I listen carefully for the reasons Lidia gives, trying to hear if I should be worried that her marijuana use is problematic. I'm not overly troubled when she says, "I don't think marijuana affects me like it does a lot of people." She may underestimate the effects of marijuana or perhaps marijuana does not affect her negatively at all. What's key is that she doesn't mention that she smokes to forget her troubles, or because she's sad or nervous, phrases that would suggest there's a larger problem.
With David I worry. David, 19, short-haired and big-eared, a part-time community college student, informs me that he wants to be "a great decision-maker." He reports the pride of owning a new laptop, telling me "bills create discipline." But then, as if the word "discipline" reminds him of something, he says: "My mom is going back to jail. She didn't make the right decisions in the free world." He adds: "That makes me push toward drugs. It helps me deal with it."

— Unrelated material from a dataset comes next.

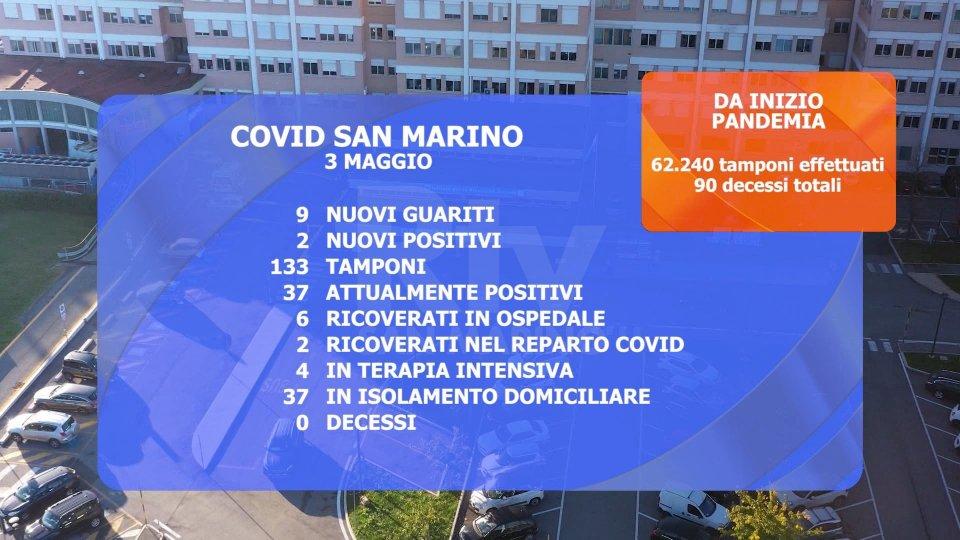 """Battistini (Asmo): """"Non ci risultano medici no vax"""""""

David isn't sure how to deal with the stress he's under. "I want to be a man of stature, but there's pressure on my shoulders," he says. "I'm not sure how to cope with what I'm going through."
As with Lidia, there is no specific amount or frequency of marijuana use that is acceptable or unacceptable; there is no magic number I'm waiting for David to announce so that I can give him a label, and offer him counsel. But if someone is smoking daily and during daylight hours, I pay special attention, so when David tells me he smokes "either before or after noon," a red flag goes up.
Here's what I'm trying to differentiate: Is this person using marijuana for fun, because it's what friends do when they're together, or to mitigate negative feelings? Using marijuana "to cope" is often a marker for other pathology — serious mental health problems, anxiety, attention deficit disorder, concurrent alcohol abuse, major depression. That's what I'll want to hear more about next time with David.
Although I'm concerned about his drug use and his admission of distress, this first visit is an orientation, an introduction. I will ask him to come see me again, and soon. Sometimes a person like David will return for more primary care, interested in himself, worried about himself, intrigued by the idiosyncrasies of an adult conversation, and I will continue to evaluate him. Sometimes people like David never reappear, perhaps embarrassed by what they've admitted or upset by my prying.
Life often changes dramatically in a matter of months at their age, sometimes physically, but more often psychically. New pleasures come along, and also new risks, new forms of distress that are deep and real and need attention. But this is not likely to be revealed unless a young adult is encouraged to find his or her way to a primary care doctor, and unless that doctor accepts that this may be the one conversation with an adult for this patient this season, and tries to understand what's happening in the full life of a David or a Lidia, a young adult who may have arrived asking simply for a refill.
Some details have been altered to protect patient privacy.
Michael Stein, a professor of medicine and of health services, policy and practice at Brown University, is the author of "The Addict: One Patient, One Doctor, One Year" and "The Lonely Patient: How We Experience Illness."